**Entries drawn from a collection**
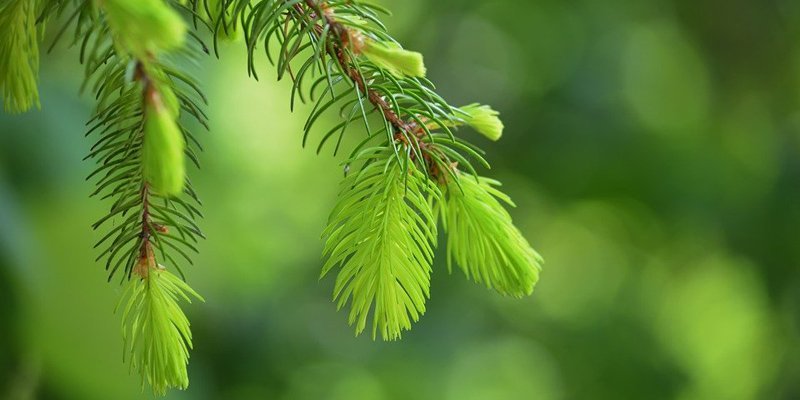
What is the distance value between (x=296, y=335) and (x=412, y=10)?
0.94m

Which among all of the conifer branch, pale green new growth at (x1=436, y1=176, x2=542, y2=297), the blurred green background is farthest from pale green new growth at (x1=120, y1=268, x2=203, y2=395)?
the blurred green background

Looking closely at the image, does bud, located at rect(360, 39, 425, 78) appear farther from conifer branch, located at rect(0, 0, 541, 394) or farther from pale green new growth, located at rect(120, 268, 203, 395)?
pale green new growth, located at rect(120, 268, 203, 395)

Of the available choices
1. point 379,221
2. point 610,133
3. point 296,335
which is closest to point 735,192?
point 610,133

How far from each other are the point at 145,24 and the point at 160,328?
0.18 m

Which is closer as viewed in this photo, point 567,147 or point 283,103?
point 567,147

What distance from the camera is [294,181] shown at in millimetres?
2705

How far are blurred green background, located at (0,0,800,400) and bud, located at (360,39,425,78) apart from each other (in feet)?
5.31

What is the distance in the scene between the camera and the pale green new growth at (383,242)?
0.38 metres

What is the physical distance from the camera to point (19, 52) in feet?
1.35

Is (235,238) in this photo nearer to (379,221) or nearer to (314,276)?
(314,276)

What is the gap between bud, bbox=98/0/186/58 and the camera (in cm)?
24

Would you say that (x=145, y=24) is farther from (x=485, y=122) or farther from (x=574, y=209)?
(x=574, y=209)

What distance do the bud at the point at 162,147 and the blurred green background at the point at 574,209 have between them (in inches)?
66.4

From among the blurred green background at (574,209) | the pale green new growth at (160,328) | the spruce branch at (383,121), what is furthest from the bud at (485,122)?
the blurred green background at (574,209)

**BRIEF**
Copy every row above word for word, omitting the pictures.

**SOLVED EXERCISE**
What is the distance value between (x=296, y=335) and (x=412, y=10)?
0.94m

Which among all of the conifer branch, pale green new growth at (x1=436, y1=176, x2=542, y2=297), the blurred green background is farthest from pale green new growth at (x1=120, y1=268, x2=203, y2=395)?
the blurred green background

Looking closely at the image, does bud, located at rect(360, 39, 425, 78) appear farther from conifer branch, located at rect(0, 0, 541, 394) or farther from pale green new growth, located at rect(120, 268, 203, 395)?
pale green new growth, located at rect(120, 268, 203, 395)

Of the available choices
1. point 379,221
2. point 610,133
3. point 296,335
which is closest to point 735,192?
point 610,133

How far from each other are the point at 145,24 and the point at 160,328?
0.18 m

Which is closer as viewed in this photo, point 567,147 or point 283,103?
point 567,147

What distance from the camera is [294,181] shown at in millimetres?
2705

How far are blurred green background, located at (0,0,800,400) and bud, located at (360,39,425,78) apart from each other (in feet)?
5.31

What is the distance in the scene between the camera and the pale green new growth at (383,242)?
0.38 metres

What is the physical distance from the camera to point (19, 52) in feet?
1.35

Is (235,238) in this photo nearer to (379,221) or nearer to (314,276)?
(314,276)

What is the gap between bud, bbox=98/0/186/58 and the camera (in cm)?
24

Would you say that (x=145, y=24) is farther from (x=485, y=122) or farther from (x=574, y=209)?
(x=574, y=209)

What distance do the bud at the point at 162,147 and the blurred green background at the point at 574,209 have between them (in inches)?
66.4

From among the blurred green background at (574,209) | the pale green new growth at (160,328) | the spruce branch at (383,121), what is furthest from the bud at (485,122)?
the blurred green background at (574,209)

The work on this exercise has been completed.